Чтение онлайн

ЖАНРЫ

Миры Клиффорда Саймака. Книга 2
Шрифт:

— Все еще дуется на меня, — шепотом сообщил Экайер. — Я ему вчера взбучку задал. — Повернувшись к Теннисону, он добавил, не повышая голоса: — Но порой это просто необходимо, чтобы он не слишком нос задирал.

— Надо отдать ему должное, — возразил Теннисон, — кофе он варит просто восхитительный.

— А я вот о чем хотела тебя спросить, Пол, — сказала Джилл, нахмурившись, — скажи-ка, Мэри — человек? Еще человек? Все ли Слушатели — люди?

— Ну и вопрос, — изумился Экайер. — Конечно, Мэри человек.

— Понимаешь… Ведь у Слушателей было столько — даже не знаю как получше выразиться — запредельных, что ли — да, запредельных опытов,

что они, так сказать, долгое время были существами из других миров, вот мне и стало интересно, сумели ли они при этом остаться людьми, и насколько?

— Да, понял, — кивнул Экайер. — Меня это тоже всегда интересовало. Но, видишь ли, я всегда сохранял свой интерес при себе. Не отваживался с кем-нибудь из них заговорить об этом. Общение с экстрасенсами — дело тонкое, тут осторожность нужна. Все они — люди особого сорта, ярко выраженные личности. Может быть, в этом и состоит их иммунитет, если можно так выразиться. Не исключено, что выраженная личность — это и есть главная предпосылка для того, чтобы стать экстрасенсом. Однако и у них случаются срывы. Бывали в нашей практике случаи, когда Слушатели упорно отказывались еще раз отправиться туда, где уже побывали. Куда-то еще — ради бога, но обратно — ни за что на свете. Но наотрез отказаться работать — такого еще не бывало ни разу. Тяжелых поражений психики мы не наблюдали. — Экайер допил кофе и сказал: — Ну, пойду, пожалуй. Попробую потолковать с Мэри. Джейсон, составишь мне компанию?

— Боюсь, нет, — отказался Теннисон. — Сомневаюсь, что я — ее любимый собеседник.

— Ох… сейчас и я — не самый любимый, — вздохнул Экайер. — Ну, ладно, я пошел. Пожелайте мне удачи.

После того как Пол ушел, Джилл и Джейсон какое-то время сидели молча. Молчание нарушила Джилл.

— У меня такое чувство, Джейсон, что мы на пороге какого-то открытия. Какого — не знаю, но прямо-таки кожей чувствую.

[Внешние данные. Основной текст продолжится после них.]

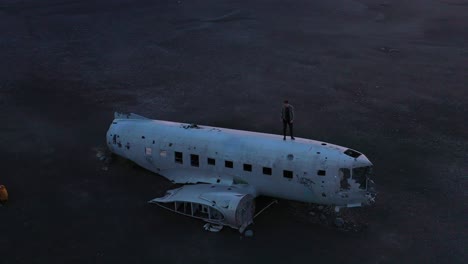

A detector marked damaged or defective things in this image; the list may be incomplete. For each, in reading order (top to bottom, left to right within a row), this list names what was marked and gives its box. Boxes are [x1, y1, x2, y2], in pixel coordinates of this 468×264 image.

crashed airplane fuselage [107, 112, 376, 232]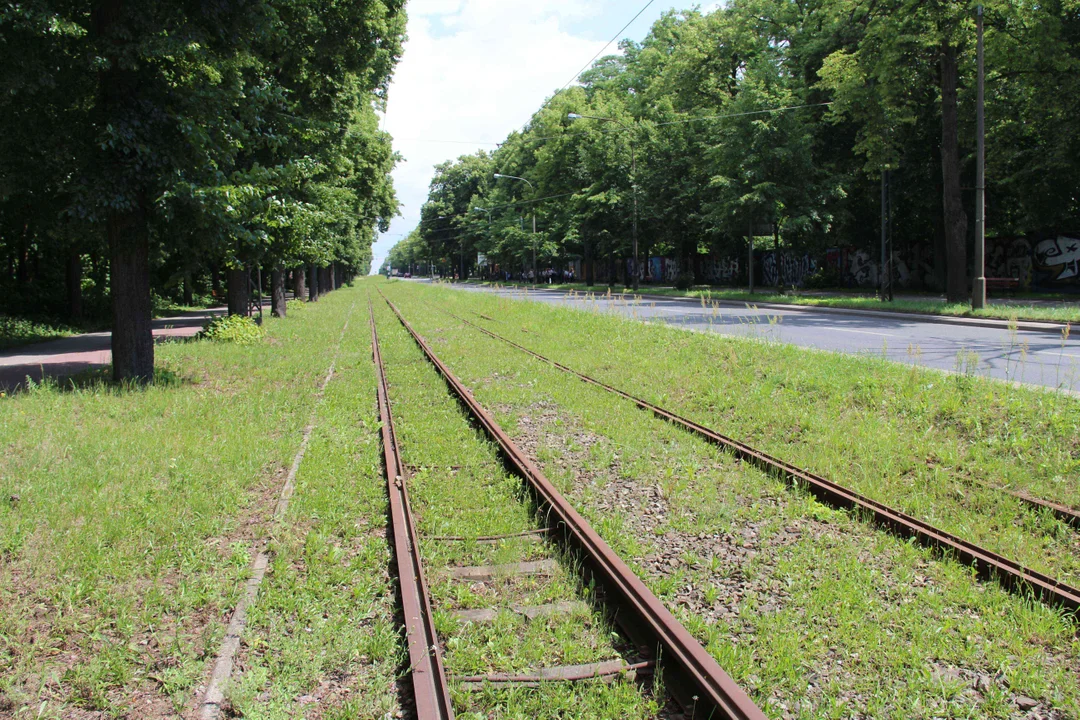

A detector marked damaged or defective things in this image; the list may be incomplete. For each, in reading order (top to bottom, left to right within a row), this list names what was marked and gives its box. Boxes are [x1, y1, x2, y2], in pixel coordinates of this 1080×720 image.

rusty rail [369, 300, 457, 720]
rusty rail [380, 291, 768, 720]
rusty rail [444, 310, 1080, 613]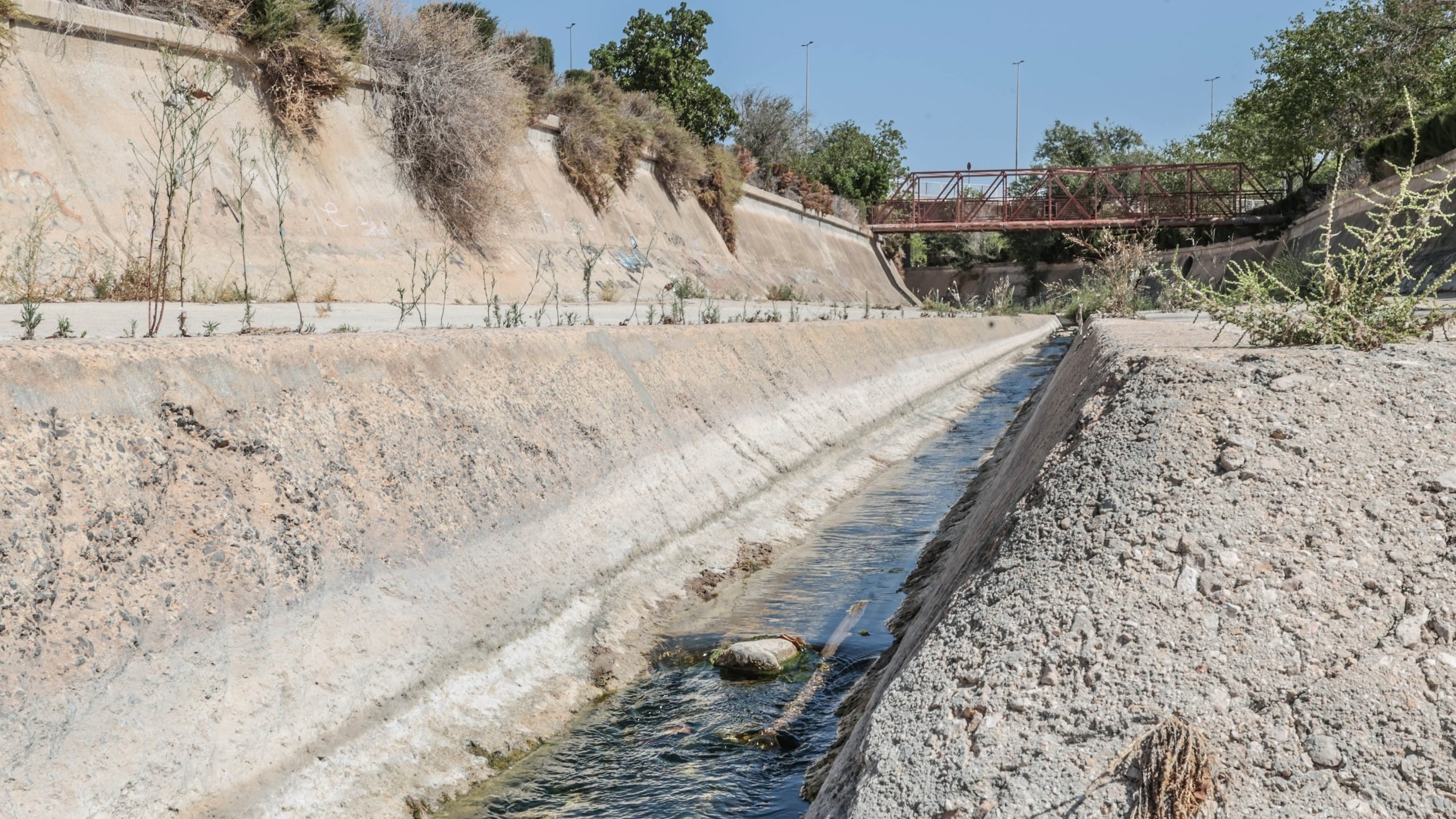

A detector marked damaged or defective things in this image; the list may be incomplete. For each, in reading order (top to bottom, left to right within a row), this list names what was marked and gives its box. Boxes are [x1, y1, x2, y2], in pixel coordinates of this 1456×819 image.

rusty red metal bridge [862, 162, 1287, 233]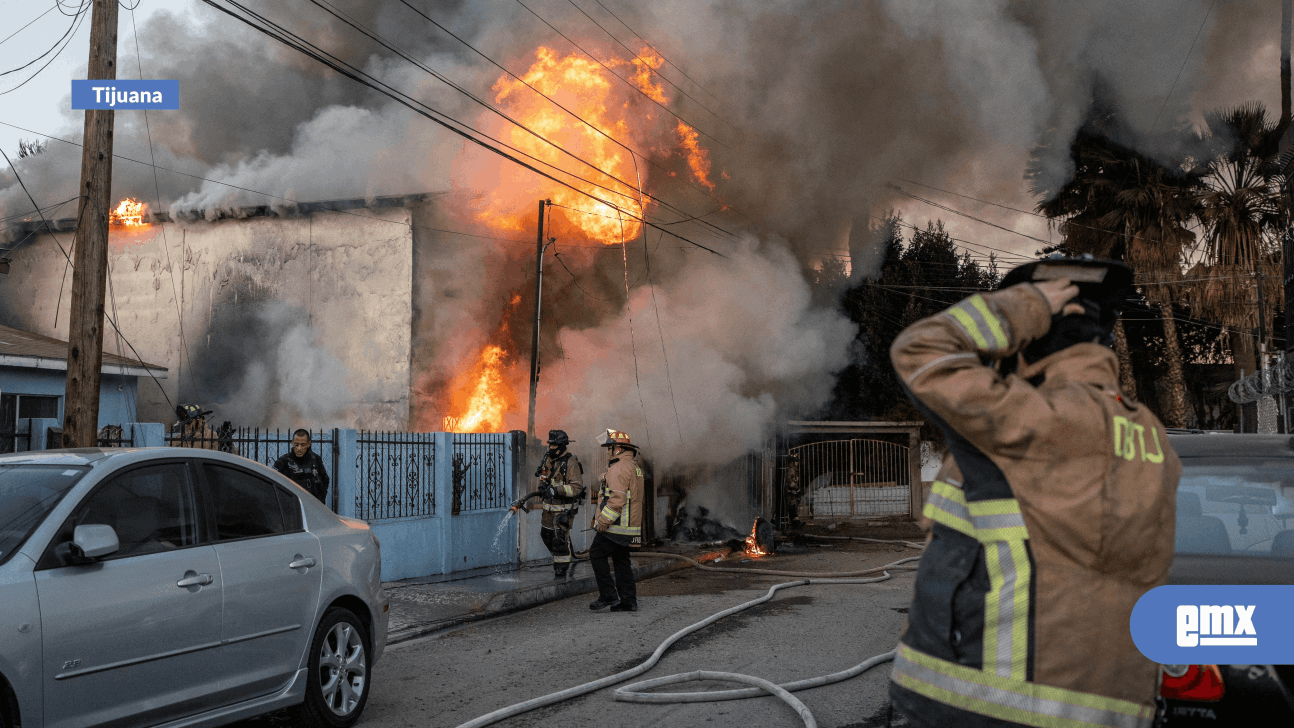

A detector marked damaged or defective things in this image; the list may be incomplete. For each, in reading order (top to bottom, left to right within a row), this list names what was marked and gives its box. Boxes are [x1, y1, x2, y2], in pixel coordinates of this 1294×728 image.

damaged roof [0, 325, 168, 382]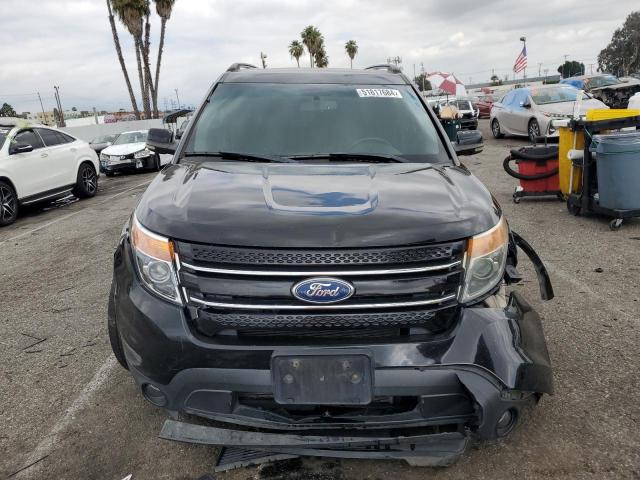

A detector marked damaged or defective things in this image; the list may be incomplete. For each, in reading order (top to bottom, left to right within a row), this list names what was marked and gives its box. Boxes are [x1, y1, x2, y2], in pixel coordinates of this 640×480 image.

Теннисон неуверенно кивнул.

— Да… Если Мэри вернется в Рай и найдет больше, чем в прошлый раз…

— Понимаешь, я страшно растеряна, — сказала Джилл. — Просто не понимаю, что происходит. Весь Ватикан как-то странно разделился. Но что за причина для разделения? Нет, я, конечно, кое-что понимаю, но далеко не все. Самое скверное — я никак не могу решить для себя, что же такое Ватикан: религиозный центр или научный? И что они стремятся обнаружить?

— Сомневаюсь, — покачал головой Теннисон, — что Ватикан хотя бы приблизительно представляет, что хочет обнаружить.

— И еще… Я вот думала о кардинале — если не ошибаюсь, Робертс его зовут — ну, тот, который заявил, что нам не дадут улететь.

— Я не забыл. Сказал это, как само собой разумеющееся, будто приговор вынес. Но не знаю, насколько такое решение твердо и бесповоротно.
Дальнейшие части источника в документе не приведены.